■ PROVIDED PASSAGE ■
• • • •

- Born: October 16, 1951 Knoxville, Tennessee, U.S.
- Died: January 26, 2022 (aged 70) Los Angeles, California, U.S.
- Occupation: Actor;
- Years active: 1970–1999
- Known for: Fame; A Year in the Life; Melrose Place; The Waltons;

= Morgan Stevens =

American actor (1951–2022)

Morgan Stevens (October 16, 1951 – January 26, 2022) was an American actor, primarily seen on television.

==Biography==
Stevens played Paul Northridge in one episode of The Waltons and in three reunion movies. In A Wedding on Walton's Mountain, the character of Northridge married Erin Walton (Mary Elizabeth McDonough), and he appeared in Mother's Day on Walton's Mountain and A Day for Thanks on Walton's Mountain. He was Sam Stadder (John-Boy's hospital roommate) in the Waiting episode S8 Ep 9.

Stevens portrayed teacher David Reardon in two seasons of Fame (1982–1984). He then played Jack Gardner in the miniseries and subsequent series A Year in the Life (1986–1988). In 1995, he appeared in seven episodes of Melrose Place as Nick Diamond.

• • • •

■ WORK REQUIRED ■
Please reproduce the Morgan Stevens text from "- Born: October" to "American actor (1951–2022)". The records are not part of this work.

■ RECORD EXCERPTS ■
• • • •

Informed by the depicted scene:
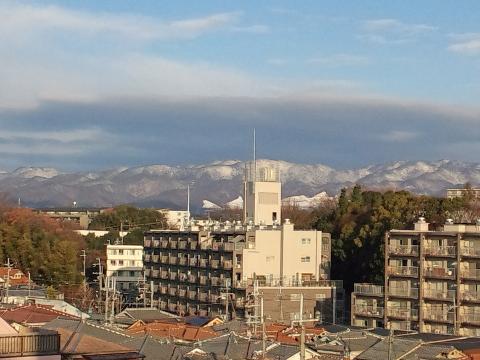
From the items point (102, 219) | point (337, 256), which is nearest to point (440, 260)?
point (337, 256)

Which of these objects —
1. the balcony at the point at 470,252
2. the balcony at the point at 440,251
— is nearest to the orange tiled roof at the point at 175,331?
the balcony at the point at 440,251

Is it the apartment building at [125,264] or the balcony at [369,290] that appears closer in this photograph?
the balcony at [369,290]

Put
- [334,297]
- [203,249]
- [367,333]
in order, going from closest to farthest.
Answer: [367,333] < [334,297] < [203,249]

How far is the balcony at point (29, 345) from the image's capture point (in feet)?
41.1

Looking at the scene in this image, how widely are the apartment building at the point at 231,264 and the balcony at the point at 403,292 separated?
505 cm

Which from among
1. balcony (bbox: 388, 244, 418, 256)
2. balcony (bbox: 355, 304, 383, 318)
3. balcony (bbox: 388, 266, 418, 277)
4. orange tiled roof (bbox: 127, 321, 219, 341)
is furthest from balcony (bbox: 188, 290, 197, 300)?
orange tiled roof (bbox: 127, 321, 219, 341)

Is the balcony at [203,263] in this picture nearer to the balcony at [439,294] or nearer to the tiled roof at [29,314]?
the balcony at [439,294]

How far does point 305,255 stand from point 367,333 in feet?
58.0

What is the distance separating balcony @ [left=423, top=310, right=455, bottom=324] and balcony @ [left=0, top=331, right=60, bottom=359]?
86.1 feet

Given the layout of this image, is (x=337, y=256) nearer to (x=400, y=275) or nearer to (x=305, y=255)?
(x=305, y=255)

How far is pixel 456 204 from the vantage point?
4666cm

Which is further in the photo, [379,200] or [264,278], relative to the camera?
[379,200]

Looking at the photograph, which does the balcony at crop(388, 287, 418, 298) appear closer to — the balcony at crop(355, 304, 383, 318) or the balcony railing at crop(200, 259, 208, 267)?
the balcony at crop(355, 304, 383, 318)

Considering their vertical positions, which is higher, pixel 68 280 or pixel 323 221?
pixel 323 221
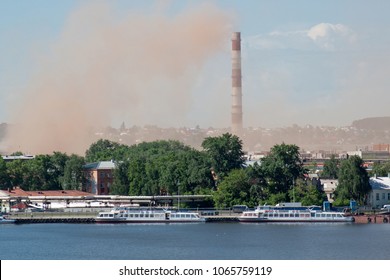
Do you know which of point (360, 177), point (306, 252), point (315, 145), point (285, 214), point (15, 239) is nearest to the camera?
point (306, 252)

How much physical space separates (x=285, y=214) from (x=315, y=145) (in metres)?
118

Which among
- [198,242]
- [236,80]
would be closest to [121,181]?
[198,242]

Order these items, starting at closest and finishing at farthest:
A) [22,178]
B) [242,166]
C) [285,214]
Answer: [285,214] < [242,166] < [22,178]

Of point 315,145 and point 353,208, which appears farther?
point 315,145

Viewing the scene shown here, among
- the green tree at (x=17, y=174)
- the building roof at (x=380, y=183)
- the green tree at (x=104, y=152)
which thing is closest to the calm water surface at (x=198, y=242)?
the building roof at (x=380, y=183)

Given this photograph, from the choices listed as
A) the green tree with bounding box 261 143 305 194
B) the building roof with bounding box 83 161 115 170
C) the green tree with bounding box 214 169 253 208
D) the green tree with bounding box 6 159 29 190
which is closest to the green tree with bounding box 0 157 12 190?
the green tree with bounding box 6 159 29 190

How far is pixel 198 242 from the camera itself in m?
44.3

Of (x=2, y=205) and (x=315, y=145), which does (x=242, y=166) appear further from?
(x=315, y=145)

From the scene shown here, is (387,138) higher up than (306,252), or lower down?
higher up

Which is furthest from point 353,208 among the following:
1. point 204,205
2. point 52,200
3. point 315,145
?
point 315,145

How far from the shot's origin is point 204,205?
65.6 m

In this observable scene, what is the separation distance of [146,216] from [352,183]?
11037 millimetres

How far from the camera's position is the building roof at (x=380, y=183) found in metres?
68.1

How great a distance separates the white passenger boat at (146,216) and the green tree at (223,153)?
6.58m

• • • •

■ EXERCISE ANSWER ■
- Born: October 16, 1951 Knoxville, Tennessee, U.S.
- Died: January 26, 2022 (aged 70) Los Angeles, California, U.S.
- Occupation: Actor;
- Years active: 1970–1999
- Known for: Fame; A Year in the Life; Melrose Place; The Waltons;

= Morgan Stevens =

American actor (1951–2022)